Shelter crisis declared in Elk Grove to obtain HEAP funds



November 15, 2018 |  

By a rare non-unanimous decision, the Elk Grove City Council decided to declare a shelter crisis at their Wednesday, November 15 meeting so they could obtain part of $500 million in funding recently authorized by the California Senate Bill 850.  

The council voted 3-2 in favor of the administrative move with Mayor Steve Ly, Vice Mayor Darren Suen and Council Member Stephanie Nguyen supporting the move. Opposing the move were council members, Steve Detrick, and Pat Hume. 

By declaring the crisis, the city will qualify for the money under the HEAP program - Homeless Emergency Aid Program. The one-time funding will allow Elk Grove to participate in regional programs to address homelessness. 

According to information presented by Sarah Bontrager, the city's housing and public services manager, people identified as in-need in the Elk Grove community will be eligible for services. Bontrager's written report to the council noted, "declaring a shelter crisis also allows jurisdictions to house homeless persons in designated public facilities, and reduces building standard requirements for such facilities in the event that strict building code compliance would hinder mitigation of the shelter crisis."

The facilities described by Bontrager would be similar to those currently operated such as the Grace House in Elk Grove and will be located throughout Sacramento, unincorporated Sacramento County, and possibly Elk Grove as well as apartments. 

During the council's 30-minute deliberation, council members Hume and Detrick expressed reservations on the declaration. Acknowledging addressing homelessness is a touchy issue, Hume said the program does not address issue contributing to an individual's homelessness and that he does not like the necessity of immediately declaring a crisis to receive the funding. 

"I'm not comfortable having a gun held to my head and saying 'you got to pass this by December 31st or else you miss out,'" Hume said. "I don't even know what I will be missing out of at this point." 

Detrick said he liked the regional approach to the issue but inferred that the money should be spent on housing homeless people in unused county-owned structures. At a May 29 meeting on addressing homelessness, Detrick suggested facilities such as the unused former Boy's Ranch and juvenile hall facilities be used as a housing solution, but faced pushback from Elk Grove Mayor Steve Ly who noted the structure were prisons.  

"One of the things we have talked about in past meetings relative to the homelessness situation, how we can work with the county with their vacant facilities, " Detrick said. 

Detrick asked Bontrager is any progress had been made on that front. Brontrager said, "the county has not identified any facilities that would be appropriate for a shelter facility." She added their strategy has been similar to Elk Grove's model of locating those in need of housing in residential dwellings. 

"I've been a big supporter of a regional concept, to cherry-pick homes in Elk Grove, I can't support that," Detrick stated. 

Council Member Stephanie Nguyen said she supported the concept but wanted some assurances that homeless in Elk Grove would be included in the program.
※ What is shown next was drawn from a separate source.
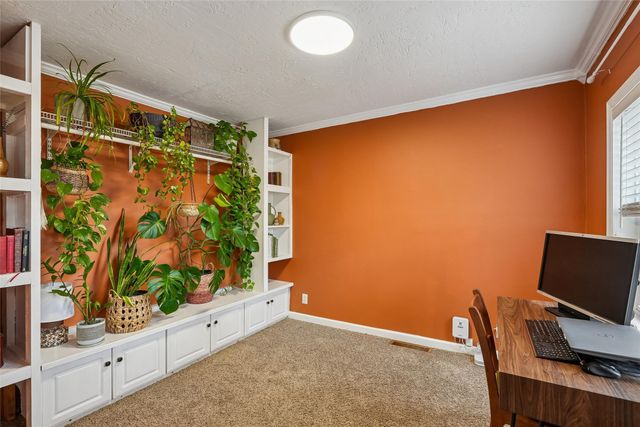 4950 NW 47th Avenue, Des Moines, IA 50310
Suen asked Bontrager about if funding from the recently passed Proposition 2 that will provide funding for housing from a mental health fund could replace this short-term source of funding. 

"We need everything we can get," Bontrager said in response. "So that money is really targeted now towards permanent supportive housing. That takes a while to construct." 

Bontrager said the city will be unable to enroll any Elk Grove person in the program without this declaration. She added given the tight housing market, people from Elk Grove participating in the program will probably be housed in apartments outside of the city.  

During the final vote, Nguyen's vote had to be clarified. While she did vote in favor of declaring the crisis, she hesitated and qualified her vote.

"I think there are a lot of things that are not out on this," Nguyen said. "I want updates on this as well."

Nguyen added that Elk Grove's homeless population is not as in-need as those in other parts of the county, and consequently those needing services here might be overlooked. 

As the motion was made by Suen in favor of the declaration, Ly noted that Bontrager had asked for additional tools to address the issue, this would provide the city with more avenues to address the situation. 

"I think it is important to acknowledge the fact the homeless community is here already if it be they have ties to Elk Grove or not, the fact of the matter is that we have to address it, and this is just part of reality."